### DATA TO USE
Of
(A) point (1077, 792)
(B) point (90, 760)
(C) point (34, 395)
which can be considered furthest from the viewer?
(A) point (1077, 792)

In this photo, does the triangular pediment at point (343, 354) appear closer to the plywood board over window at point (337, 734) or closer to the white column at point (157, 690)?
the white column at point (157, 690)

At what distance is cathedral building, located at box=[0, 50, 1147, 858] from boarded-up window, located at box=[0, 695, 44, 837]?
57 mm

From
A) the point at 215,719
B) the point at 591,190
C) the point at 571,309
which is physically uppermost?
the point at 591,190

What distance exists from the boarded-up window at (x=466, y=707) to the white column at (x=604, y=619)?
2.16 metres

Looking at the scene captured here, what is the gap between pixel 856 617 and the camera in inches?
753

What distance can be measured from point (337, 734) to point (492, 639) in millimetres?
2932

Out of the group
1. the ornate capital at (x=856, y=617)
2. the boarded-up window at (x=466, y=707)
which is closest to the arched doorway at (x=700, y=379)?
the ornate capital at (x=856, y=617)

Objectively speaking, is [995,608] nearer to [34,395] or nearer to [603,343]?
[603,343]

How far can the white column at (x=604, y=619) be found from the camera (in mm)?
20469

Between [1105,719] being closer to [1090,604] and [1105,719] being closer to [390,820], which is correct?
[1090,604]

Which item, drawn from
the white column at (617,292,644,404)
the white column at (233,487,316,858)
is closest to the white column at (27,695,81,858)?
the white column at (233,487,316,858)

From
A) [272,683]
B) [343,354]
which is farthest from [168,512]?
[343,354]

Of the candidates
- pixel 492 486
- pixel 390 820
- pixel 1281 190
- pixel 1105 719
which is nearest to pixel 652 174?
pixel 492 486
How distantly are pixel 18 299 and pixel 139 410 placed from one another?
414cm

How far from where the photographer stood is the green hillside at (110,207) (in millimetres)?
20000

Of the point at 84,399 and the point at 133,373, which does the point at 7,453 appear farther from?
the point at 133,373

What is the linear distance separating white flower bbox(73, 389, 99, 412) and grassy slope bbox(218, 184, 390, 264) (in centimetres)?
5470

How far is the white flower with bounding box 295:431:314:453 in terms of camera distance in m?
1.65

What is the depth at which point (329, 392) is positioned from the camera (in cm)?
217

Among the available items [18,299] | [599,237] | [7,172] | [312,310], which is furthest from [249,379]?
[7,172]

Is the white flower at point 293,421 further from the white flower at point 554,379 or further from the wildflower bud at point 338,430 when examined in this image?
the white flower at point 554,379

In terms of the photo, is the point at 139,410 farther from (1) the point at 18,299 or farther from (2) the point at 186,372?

### WORK REQUIRED
Each line of the listing above should be output exactly.

### FINISHED EXERCISE
Of
(A) point (1077, 792)
(B) point (90, 760)
(C) point (34, 395)
which can be considered furthest from the viewer?
(A) point (1077, 792)

In this photo, does the triangular pediment at point (343, 354) appear closer to the plywood board over window at point (337, 734) or closer to the white column at point (157, 690)?
the white column at point (157, 690)

At what distance is cathedral building, located at box=[0, 50, 1147, 858] from boarded-up window, located at box=[0, 695, 44, 837]?
57 mm

From
A) the point at 215,719
B) the point at 591,190
C) the point at 571,309
which is physically uppermost?
the point at 591,190

What distance exists from the boarded-up window at (x=466, y=707) to the white column at (x=604, y=619)?
2.16 metres

Looking at the scene captured here, what is the gap between pixel 856 617 and the camera in inches?
753

What distance can be measured from point (337, 734) to point (492, 639) in millimetres?
2932

Out of the group
1. the ornate capital at (x=856, y=617)
2. the boarded-up window at (x=466, y=707)
which is closest to the arched doorway at (x=700, y=379)?
the ornate capital at (x=856, y=617)

Objectively speaking, is [995,608] nearer to [34,395] or nearer to [603,343]?
[603,343]

How far can the white column at (x=604, y=619) be found from the camera (in mm)?
20469

Between [1105,719] being closer to [1090,604] and [1105,719] being closer to [390,820], which is correct?
[1090,604]

Which item, drawn from
the white column at (617,292,644,404)
the white column at (233,487,316,858)
is closest to the white column at (27,695,81,858)?
the white column at (233,487,316,858)

From
A) [272,683]
B) [343,354]
which is farthest from [168,512]?
[343,354]

Of the candidates
- pixel 492 486
- pixel 390 820
- pixel 1281 190
- pixel 1105 719
which is nearest to pixel 652 174?
pixel 492 486
How distantly are pixel 18 299 and pixel 139 410 placed from one another?
414cm

How far from where the photographer stood is the green hillside at (110,207) (in millimetres)?
20000

Of the point at 84,399 and the point at 133,373, which does the point at 7,453 appear farther from?
the point at 133,373

What is the linear distance separating white flower bbox(73, 389, 99, 412) and grassy slope bbox(218, 184, 390, 264) (in centimetres)?
5470

How far is the white flower with bounding box 295:431:314:453 in terms of camera distance in m?
1.65

What is the depth at which point (329, 392) is positioned from the camera (in cm)?
217

Among the available items [18,299] | [599,237] | [7,172] | [312,310], which is furthest from [249,379]?
[7,172]

Is the white flower at point 293,421 further from the white flower at point 554,379 or further from the wildflower bud at point 338,430 when examined in this image?
the white flower at point 554,379

In terms of the photo, is the point at 139,410 farther from (1) the point at 18,299 or farther from (2) the point at 186,372?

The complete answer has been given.